Le développement des infrastructures agricoles : une condition essentielle pour l’atteinte des Objectifs du Millénaire pour le développement (OMD)

07 avril 2008

A l’occasion de la Première semaine africaine de l’eau qui s’est tenue à Tunis du 26 au 28 mars 2008, la Banque mondiale, la Banque africaine de développement (BAD) et le Nouveau partenariat pour le développement en Afrique (NEPAD) ont conjointement lancé un appel « en vue de l’augmentation du financement et d’un engagement renouvelé en faveur de l’hydraulique agricole » sur le continent africain.

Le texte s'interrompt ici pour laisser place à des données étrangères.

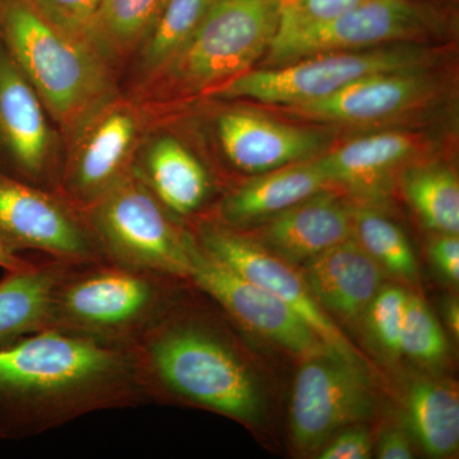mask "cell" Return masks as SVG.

L’objectif visé est de répondre à l’urgence que constitue la croissance du secteur agricole en Afrique considérée désormais par la Banque mondiale comme une condition essentielle à la réalisation des Objectifs du Millénaire pour le développement (OMD). Robert Mkandawire, conseiller pour l’agriculture du NEPAD, affirme ainsi qu’ « on ne pourra pas faire l’économie de l’investissement stratégique public et privé dans le secteur de l’eau si l’on veut assurer l’intensification de la production agricole et la réalisation des objectifs de réduction de la pauvreté et de relance de la production alimentaire et de l’économie d’ici à l’échéance de 2015 ». Prenant la mesure de la dépendance de l’agriculteur à l’égard des aléas climatiques il ajoute : « Dépendre de pluies irrégulières et incertaines pour la production agricole, c’est hypothéquer gravement la productivité des cultures dans la région »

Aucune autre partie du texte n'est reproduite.